多年来十队的经费一直在减少,装备也没有再更新过,那些有门路有背景的年轻人只会往前挤,没有人愿意进随时可能被取缔的十队。
“真的吗?”艾登也喝了一口麦酒,很珍惜地抿掉了壶口的几滴,他是穷人家的孩子,要不是靠一把子力气,连这个不受重视的猎魔十队也进不去,“可是现在大家都说猎魔物才有出息,猎魔女就是个笑话……”

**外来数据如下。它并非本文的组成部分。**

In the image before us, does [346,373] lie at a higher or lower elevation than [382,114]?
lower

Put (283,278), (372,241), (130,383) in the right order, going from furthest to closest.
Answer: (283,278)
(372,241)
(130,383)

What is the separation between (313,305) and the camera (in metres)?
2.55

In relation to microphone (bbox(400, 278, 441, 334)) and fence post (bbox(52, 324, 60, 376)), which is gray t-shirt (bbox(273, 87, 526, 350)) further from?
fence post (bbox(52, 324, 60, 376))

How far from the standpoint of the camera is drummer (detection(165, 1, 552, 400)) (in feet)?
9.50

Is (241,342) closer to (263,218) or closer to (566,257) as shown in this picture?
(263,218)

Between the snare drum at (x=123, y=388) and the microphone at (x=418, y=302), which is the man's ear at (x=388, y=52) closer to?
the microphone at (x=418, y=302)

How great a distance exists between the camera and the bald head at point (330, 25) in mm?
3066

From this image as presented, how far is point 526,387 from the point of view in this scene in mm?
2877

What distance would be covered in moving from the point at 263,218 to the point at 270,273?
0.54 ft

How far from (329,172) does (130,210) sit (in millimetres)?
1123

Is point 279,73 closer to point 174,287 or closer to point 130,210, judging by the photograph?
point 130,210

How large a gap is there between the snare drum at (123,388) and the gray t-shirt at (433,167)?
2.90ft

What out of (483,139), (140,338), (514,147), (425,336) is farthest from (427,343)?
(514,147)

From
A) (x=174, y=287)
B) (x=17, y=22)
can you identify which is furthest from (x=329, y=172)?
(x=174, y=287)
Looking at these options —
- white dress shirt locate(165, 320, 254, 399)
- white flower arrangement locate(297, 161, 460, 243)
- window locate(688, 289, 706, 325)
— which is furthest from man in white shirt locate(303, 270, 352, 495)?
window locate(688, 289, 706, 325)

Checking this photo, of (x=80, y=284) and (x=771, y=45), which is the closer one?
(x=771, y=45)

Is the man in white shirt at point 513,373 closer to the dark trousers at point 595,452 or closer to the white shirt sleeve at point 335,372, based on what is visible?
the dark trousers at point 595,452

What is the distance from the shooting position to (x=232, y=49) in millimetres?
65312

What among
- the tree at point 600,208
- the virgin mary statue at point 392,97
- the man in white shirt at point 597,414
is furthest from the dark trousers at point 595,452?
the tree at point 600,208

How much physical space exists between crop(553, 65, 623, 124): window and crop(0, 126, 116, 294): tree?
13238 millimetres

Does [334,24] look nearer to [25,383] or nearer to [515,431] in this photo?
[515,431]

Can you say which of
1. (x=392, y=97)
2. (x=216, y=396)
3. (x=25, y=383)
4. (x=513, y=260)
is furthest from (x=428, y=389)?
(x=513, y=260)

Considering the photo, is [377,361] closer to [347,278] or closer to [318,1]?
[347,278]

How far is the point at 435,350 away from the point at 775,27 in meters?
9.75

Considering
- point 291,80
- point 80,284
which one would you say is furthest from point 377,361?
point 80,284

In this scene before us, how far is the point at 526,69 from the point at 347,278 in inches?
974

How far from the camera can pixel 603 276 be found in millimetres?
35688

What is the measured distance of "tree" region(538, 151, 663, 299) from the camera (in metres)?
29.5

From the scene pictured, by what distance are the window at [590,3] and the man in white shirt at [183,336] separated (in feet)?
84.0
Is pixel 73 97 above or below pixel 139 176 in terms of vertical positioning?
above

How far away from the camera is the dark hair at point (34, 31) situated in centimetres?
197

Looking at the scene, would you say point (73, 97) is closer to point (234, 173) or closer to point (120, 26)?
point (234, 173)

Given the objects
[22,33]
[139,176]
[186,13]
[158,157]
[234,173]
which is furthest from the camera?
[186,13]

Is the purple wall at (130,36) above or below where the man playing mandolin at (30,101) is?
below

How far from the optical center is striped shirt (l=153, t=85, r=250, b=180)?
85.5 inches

“他们懂个屁。”马库斯骂骂咧咧,但语气里没有多少火气,他太老了,老得连愤怒都烧不起,只剩下疲惫和倦怠。
“猎魔协会本来可是叫猎巫协会的,专门负责猎杀女巫,谁知道那群坐高塔的老爷们怎么想的,又把女巫改叫魔女了,哼,反正现在那群女巫都死光了,谁在乎她们叫什么。”
他仰头又灌一口,酒劲上来,话匣子彻底打开了:“我祖父年轻的时候那可不一样!那时候还有真正的女巫呢,女巫一出来,千里之外的魔物都得夹着尾巴躲起来,那时候银月天天是红的!你们哪还记得……”
艾登听得入神,正要追问细节,忽然僵住了。
火堆旁边,不知什么时候多了个人。
那是个年轻女人,正蹲在艾登的弩箭旁边,手指轻抚过精钢打造的箭镞。
火光在她脸上跳跃,映出一双过分明亮的眼睛。
“这工艺……”女人啧啧称奇,指尖顺着弩机的滑槽一路摸到扳机,“复合弓臂,齿轮上弦,没想到科技原来到这一步了!”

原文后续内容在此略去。